Which song was more popular? Logic’s.

In a way, Logic’s song almost reinforces the stigma of depression. It’s easy and simple: Just tell someone “they got everything to give right now,” and they’ll no longer want to kill themselves. Logic said that he wanted this song to be “an anthem,” but an anthem for whom? Is just saying “I don’t want to be alive” a bunch of times relatable or empowering for those who truly struggle? Through his lyrics, Logic has contributed to a confused and amorphous conception of what depression is — it becomes characterized as simply an affect, one muddled by sadness and thoughts of suicide. Songs like Logic’s that perpetuate monolithic ideas about what experiencing depression is like. Depression, in this formulation, is static — it’s about indulging in sadness.

I used to be almost too comfortable with my sadness. Dark humor enclaves of the Internet awarded those affected by mental health struggles with badges that declared “I’m not like other girls.” I fell deeper into an abyss of inescapable depression. I was even proud of my depression. I was proud of the fact that I had gone through difficult mental struggles, that I wasn’t perfect, that I was strong.
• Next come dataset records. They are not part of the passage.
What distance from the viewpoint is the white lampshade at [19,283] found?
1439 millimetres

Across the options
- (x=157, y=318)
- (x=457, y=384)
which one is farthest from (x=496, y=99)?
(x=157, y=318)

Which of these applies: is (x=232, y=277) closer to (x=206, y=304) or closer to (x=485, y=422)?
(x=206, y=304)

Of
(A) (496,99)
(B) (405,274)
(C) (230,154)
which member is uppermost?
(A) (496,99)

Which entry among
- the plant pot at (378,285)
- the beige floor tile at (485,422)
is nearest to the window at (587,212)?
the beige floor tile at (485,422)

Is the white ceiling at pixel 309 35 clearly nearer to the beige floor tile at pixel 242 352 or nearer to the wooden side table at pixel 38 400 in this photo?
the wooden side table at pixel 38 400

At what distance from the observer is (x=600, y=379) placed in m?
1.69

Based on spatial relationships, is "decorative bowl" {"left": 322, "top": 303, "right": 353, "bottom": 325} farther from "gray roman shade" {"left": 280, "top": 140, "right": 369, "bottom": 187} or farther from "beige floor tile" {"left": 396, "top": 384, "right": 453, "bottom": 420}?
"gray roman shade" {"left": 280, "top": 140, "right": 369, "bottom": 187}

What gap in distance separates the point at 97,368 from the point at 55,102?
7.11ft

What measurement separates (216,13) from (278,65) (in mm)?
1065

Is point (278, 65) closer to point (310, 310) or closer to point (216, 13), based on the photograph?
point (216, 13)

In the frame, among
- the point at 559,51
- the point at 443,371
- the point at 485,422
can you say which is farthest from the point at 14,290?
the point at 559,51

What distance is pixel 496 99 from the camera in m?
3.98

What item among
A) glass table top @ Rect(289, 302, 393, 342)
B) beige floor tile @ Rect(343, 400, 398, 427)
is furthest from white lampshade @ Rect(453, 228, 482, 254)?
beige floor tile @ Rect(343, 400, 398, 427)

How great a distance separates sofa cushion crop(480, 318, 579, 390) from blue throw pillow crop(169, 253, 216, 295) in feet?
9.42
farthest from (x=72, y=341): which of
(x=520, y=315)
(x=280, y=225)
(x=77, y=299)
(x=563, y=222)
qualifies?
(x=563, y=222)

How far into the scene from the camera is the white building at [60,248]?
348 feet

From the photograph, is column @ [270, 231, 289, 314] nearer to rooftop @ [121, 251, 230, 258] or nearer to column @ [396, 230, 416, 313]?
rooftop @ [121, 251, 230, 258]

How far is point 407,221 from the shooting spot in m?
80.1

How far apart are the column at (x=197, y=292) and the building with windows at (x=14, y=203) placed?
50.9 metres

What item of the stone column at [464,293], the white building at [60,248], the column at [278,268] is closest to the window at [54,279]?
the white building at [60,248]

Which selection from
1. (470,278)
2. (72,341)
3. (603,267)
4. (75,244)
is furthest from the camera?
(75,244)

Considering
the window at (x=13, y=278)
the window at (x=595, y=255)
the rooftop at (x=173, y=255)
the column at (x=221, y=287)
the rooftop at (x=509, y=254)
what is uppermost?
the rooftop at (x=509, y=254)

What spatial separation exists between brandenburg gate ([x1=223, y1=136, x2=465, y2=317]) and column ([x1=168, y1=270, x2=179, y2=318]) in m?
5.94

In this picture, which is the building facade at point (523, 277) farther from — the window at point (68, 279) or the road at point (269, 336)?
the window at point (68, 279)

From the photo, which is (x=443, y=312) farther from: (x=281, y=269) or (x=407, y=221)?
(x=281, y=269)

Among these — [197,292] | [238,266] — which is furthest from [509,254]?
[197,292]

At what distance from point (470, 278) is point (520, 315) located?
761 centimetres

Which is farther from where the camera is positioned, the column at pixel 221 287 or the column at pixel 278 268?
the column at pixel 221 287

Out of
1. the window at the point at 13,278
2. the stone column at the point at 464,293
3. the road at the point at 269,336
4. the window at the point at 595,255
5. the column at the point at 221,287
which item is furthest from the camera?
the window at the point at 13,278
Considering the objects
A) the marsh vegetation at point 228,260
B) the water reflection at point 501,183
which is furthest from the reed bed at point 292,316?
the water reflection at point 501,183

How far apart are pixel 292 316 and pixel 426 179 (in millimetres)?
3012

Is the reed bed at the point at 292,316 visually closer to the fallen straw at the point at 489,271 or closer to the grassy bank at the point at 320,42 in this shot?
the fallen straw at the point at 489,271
I was proud that I wouldn’t put up a front of perfection.

As a sad, lost freshman in college, I just wanted to find my place. I wanted to know who I was. Throughout my first two years of college, I thought I had discovered who I was: depressed. What seemed like self-acceptance, though, was merely resignation. I was depressed, and that’s all I was. Because that’s what I believed, and others believed it too.

Although I encountered my fair share of mental health struggles in high school, I had never really considered myself “depressed.” I was mostly a super stressed, pressured, insecure teenager. But in college, I was exposed to cultures of Harvard students bonding over our stress, other college students openly cracking jokes about their severe mental health struggles, and edgy, moody kids smoking cigarettes solemnly. I began to catch every and any sad feeling and grab onto it. My humor was sad. My thoughts were sad. My clothing was sad, my attitude was sad. I had morphed into this big gray cloud that wasn’t who I really was. Obviously, I had struggled with intense feelings of sadness in the past, but when I did, I wasn’t just a caricature of sadness, one that I had enabled myself to become and one that other people saw me as.

The popularization of mental health talk on the Internet made me feel like I could adopt depression as a personality trait. But it’s not a personality trait. Depression doesn’t make someone interesting. It’s simply a part of their journey. It’s not who they are as a person. I feel happiness, and excitement too. I’m silly, I smile, and I laugh.

Realizing that my depression was not a personality trait helped to change my recovery and outlook. I don’t make as many dark jokes now, I feel more hopeful for the future, I feel positive about my life, I feel focused and grateful for the small things. My “bad life” simply turned into bad “moments.” And who doesn’t have bad moments?

What ought to be normalized is overcoming depression. I’m not advocating for blind optimism — I’m asking for a middle ground. Being depressed is not a good thing. It’s not something to be shameful about either.

Soliciting laughs at the expense of our struggles can be hilarious, but every now and then we ought to adopt a more positive outlook and foster actually productive discussions. The morose tunnel of dark humor can have a faint light at the end of it too.